Thinking about the Public Service beyond the looming below 50% threshold by all parties. The public service must be protected from collapse
Edited version was published in the Sunday Times on 20 August 2023
The implications of a below 50% threshold election result by all political parties in South Africa will be both a positive test of the resilience of the fragile democratic order and a liability to how it operates on behalf of citizens. The Public Service, as a constituted mind of the state, organised in the three spheres of government, and as organs of state, is a mechanism through which society or citizens interface with the government of the day.
The
South African Constitution provides basic values and principles governing
public administration, the operational field of Public Service. The
Constitution specifies that "within public administration, there is a
Public Service for the Republic". This Public Service, over and above its
functioning and structuring in terms of legislation, is constitutionally
expected to execute the lawful policies of the governing party loyally.
In
the last thirty years of a one-governing party political system in South
Africa's democratic order, the logic for transforming the Public Service became
a cadre deployment system that veered away from the original intentions of
building a service reflective of the country's demographics. The politically
dominant had the executive authority to structure the Public Service to their
objectives and thus compromising the virtue of "loyally executing the
lawful policies" of whoever was governing. The prize of politics, which is
government, started to include deploying those that could "loyally execute
wishes of those that appointed them by any means possible" if recorded and
unchallenged evidence of corruption and state capture stays our authority over
what happened.
The
true implications of a coalition arrangement that might result from a below 50%
showing by all parties are that the Public Service, with the ethos of being
deployees, might be the most significant risk to the stability of the
democratic order. The 'public' in 'public service', which the Constitution
reduces to being the majority represented by 'the government of the day', will
be diffused into the various mandates constituting the required 50% threshold.

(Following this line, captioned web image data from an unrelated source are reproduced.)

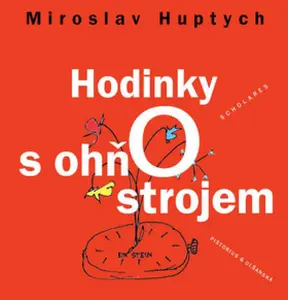 Hodinky s ohňostrojem - Miroslav Huptych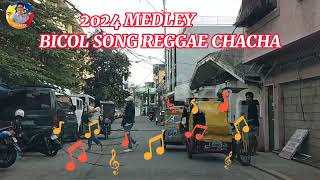 Medley Bicol Song Reggae 2024 Chacha  JENLAN TV [upl. by Akcired]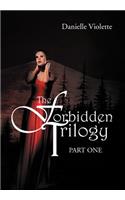 The Forbidden Trilogy Part One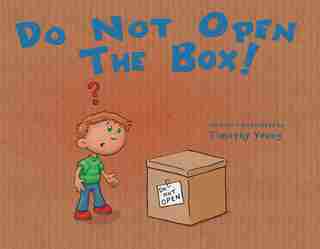 Do Not Open The Box by Timothy Young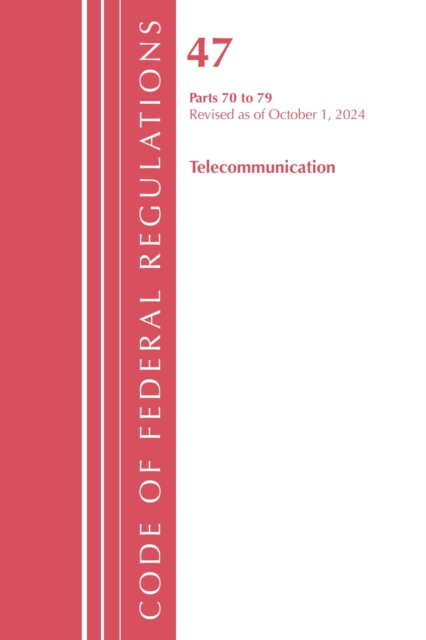 Code of Federal Regulations, Title 47 Telecommunication 70-79, Revised as of October 1, 2024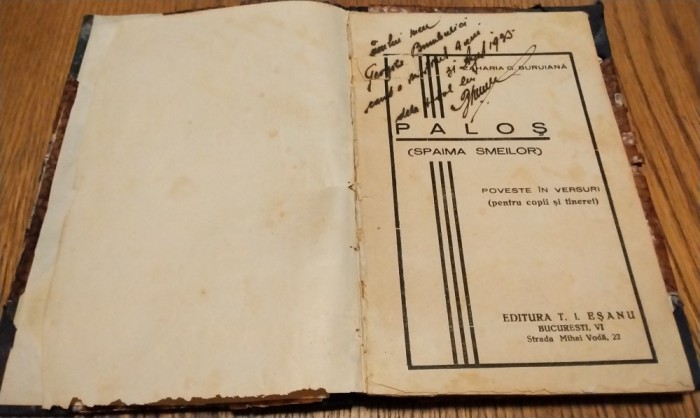 ZAHARIA G BURUIANA (dedicatie-aurograf) - PALOS (Spaima Smeilor) - Editura T. I. Esanu, 1933, 96 p.; coperta cartonata (deteriorata)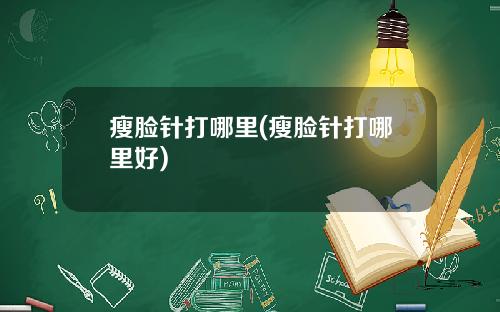瘦脸针打哪里(瘦脸针打哪里好)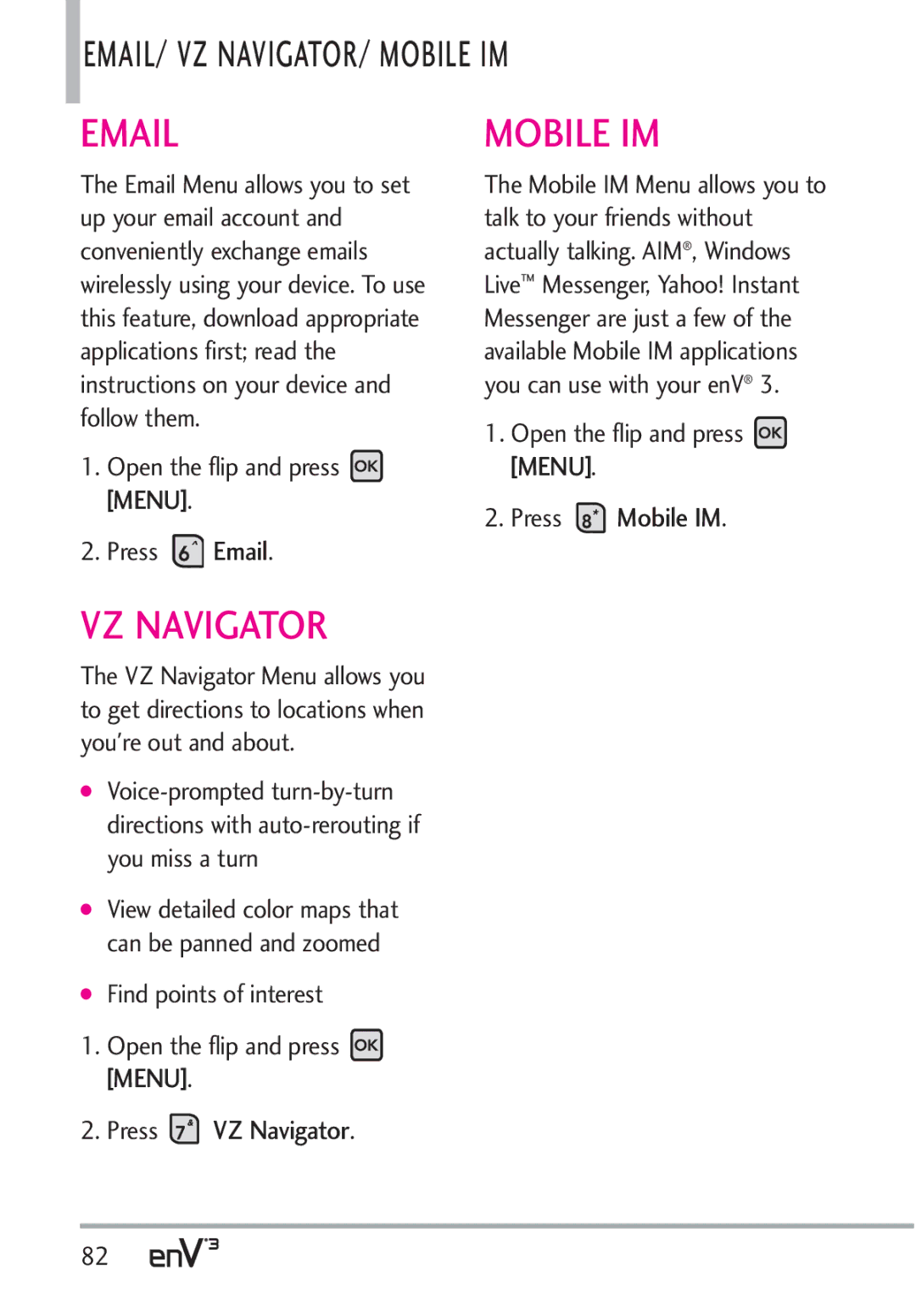 LG Electronics VX9200Maroon, enV3 manual Press VZ Navigator, Find points of interest Open the flip and press Menu 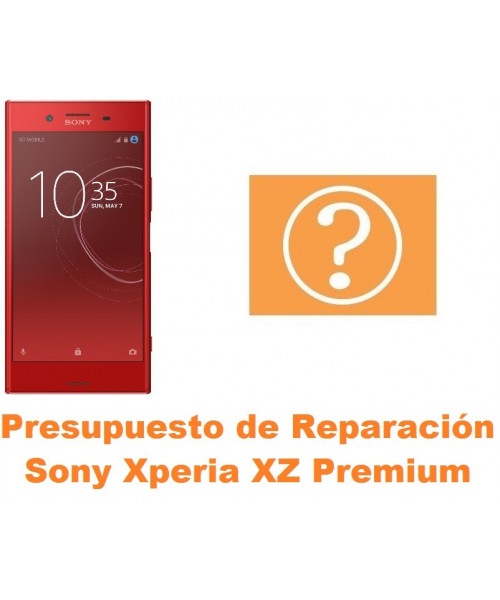 Presupuesto de reparación Sony Xperia XZ Premium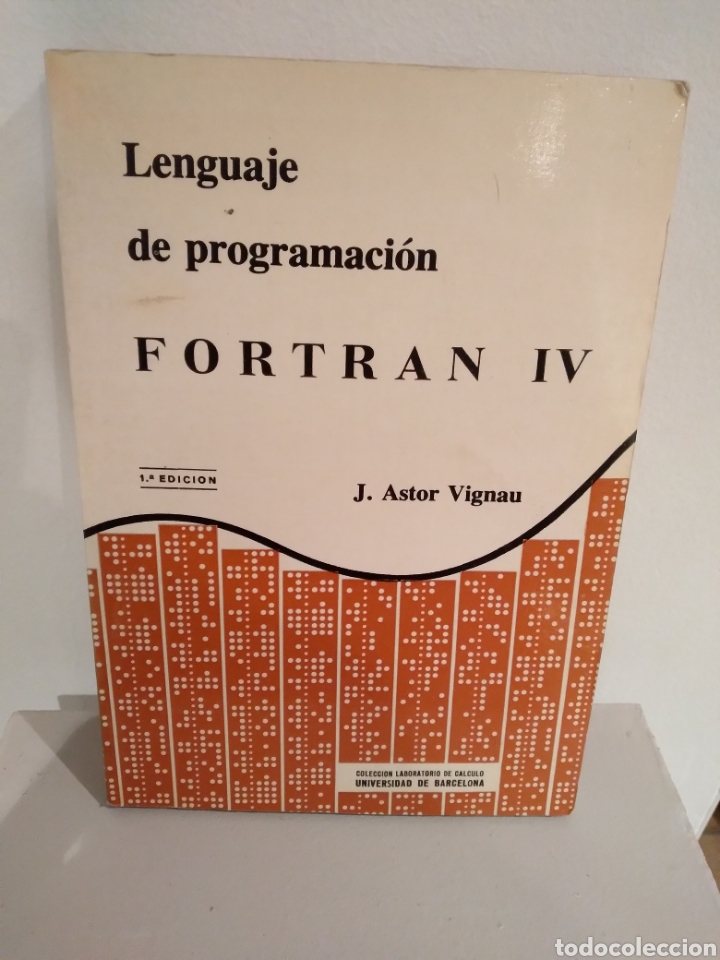 Libros: LENGUAJE DE PROGRAMACION - FORTRAN IV - - Foto 1
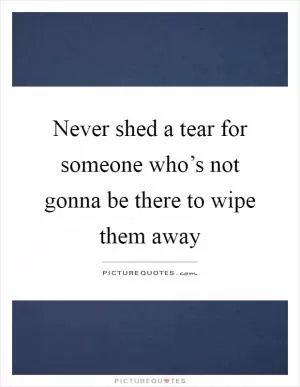 Never shed a tear for someone who’s not gonna be there to wipe them away Picture Quote #1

In this case, the 'government of the day' status, fluid as we have experienced
in municipal government since 2016, might attract loyalty from the public service
commensurate to the instability of coalitions by an immature
political-administration interface state.
The
reversal of a culture where "employees of the public service were favoured
or prejudiced only because they support a particular party or cause" will
be the most energy usurping activity by the 7th administration if a below 50%
threshold condition is realised. This is because the opposition complex, which
might be the 'government of the day' through a coalition arrangement, has demonstrated
that it too practices 'cadre deployment', albeit thus far with a slightly
higher sensitivity to meritocracy, if matric is a minimum standard.
It
has become commonplace to suggest that the dialogue on coalitions in South
Africa is only a political power-saving grace fixation. On the contrary, it
seems the governing ANC is engaging in this coalition dialogue inspired by a
need for concerted action to defend the democratic and constitutional
order.
The
reality of dysfunctional government in municipalities has rendered the
fence-sitting and functional neutrality of the ANC as the expected leader of
society, and arguably still the nexus of politics in South Africa, to be
tantamount to condoning settling fragilities of the state and thus undermining
the foundations of the democratic order it created.
In comparable
democracies, Public Service, is a prestigious calling; not every Dudu, Oscar,
or Steenhuisen can just be recruited into it. It is a service whose role is
equated with the required cognition and, thus, merit. The true meaning of
public service commissioning is taken to the last detail of independence,
impartiality, 'without fear or favour or prejudice practice', and a high
standard of professional ethics. The Public Service Commission is responsible
for commissioning citizens and professionals to serve in the state's public
administration system. Such democracies have, over time, perfected where the
administrative authority of their countries is vested without diluting the
political significance of the legislative, executive, and judicial
authority.
As
the coalition dialogue ensues and the political arrangements are made, there
will have to be an equally obligatory process to start a parallel dialogue on protecting
the public administration system from a possible collapse. The public service
should be recalibrated into a career development space not refereed by the
politics of the day to the extent that it is "loyally executing the lawful
policies of the government of the day".
In the words of Deputy President Paul Mashatile, when opening the National Dialogue on Coalitions, “Whatever the configuration…, the electorate and the people… expect from those who govern nothing less than the material improvement of their lives, a better future for themselves and their children as well as guarantees for peace and security”. This statement echoes what the preamble of the Constitution of South Africa means when it declares “we therefore, through our freely elected representatives, adopt this Constitution as the supreme law of the Republic so as to -improve the quality of life of all citizens and free the potential of each person”. CUT!!!